It performs change capture and inserts the changed records to Oracle.

Generally this job takes around 1 minute (or 2seconds without any records)

I also tried truss -p on sqlldr process but
the out put was

Code: Select all

[iehibu12] /u01/iisGIDev truss -p 3063884
kread(0, 0x0000000000000000, 0) (sleeping...)
^CPstatus: process is not stopped
i think sqlldr is in sleep infinitely.

Please suggest the next step.

Regards,

Posted: Sun Apr 27, 2008 10:00 am
by ArndW
In this case the truss output isn't of any help. I wonder if the job is not progressing because it is waiting for Oracle to complete? If you change the job to not write any changes to the database does it complete? Can you have your DBA monitor the DB while this job is running?

Posted: Sun Apr 27, 2008 10:38 am
by priyadarshikunal
ArndW wrote:In this case the truss output isn't of any help. I wonder if the job is not progressing because it is waiting for Oracle to complete? If you change the job to not write any changes to the database does it complete? Can you have your DBA monitor the DB while this job is running?
I tried that job again it ran successfully.

According to my analysis
Only those jobs are getting hanged which are designed to write in to the database.

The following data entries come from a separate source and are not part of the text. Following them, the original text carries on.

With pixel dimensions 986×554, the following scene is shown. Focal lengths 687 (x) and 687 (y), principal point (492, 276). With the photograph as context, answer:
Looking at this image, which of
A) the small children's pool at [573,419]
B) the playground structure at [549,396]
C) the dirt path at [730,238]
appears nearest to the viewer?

DBA was not monitoring the database while running that job but when the job got hanged i tried to consult the DBA.
After investigation he told that the Database it waiting for input but not getting it from the server.

But I was trying to run that job without any record so it should have finished in 2 or 3 seconds.

I am not sure where it got stucked.

That's why I am not sure that at which point it got stucked.

Can you tell me what check list to be followed now to find the point of failure.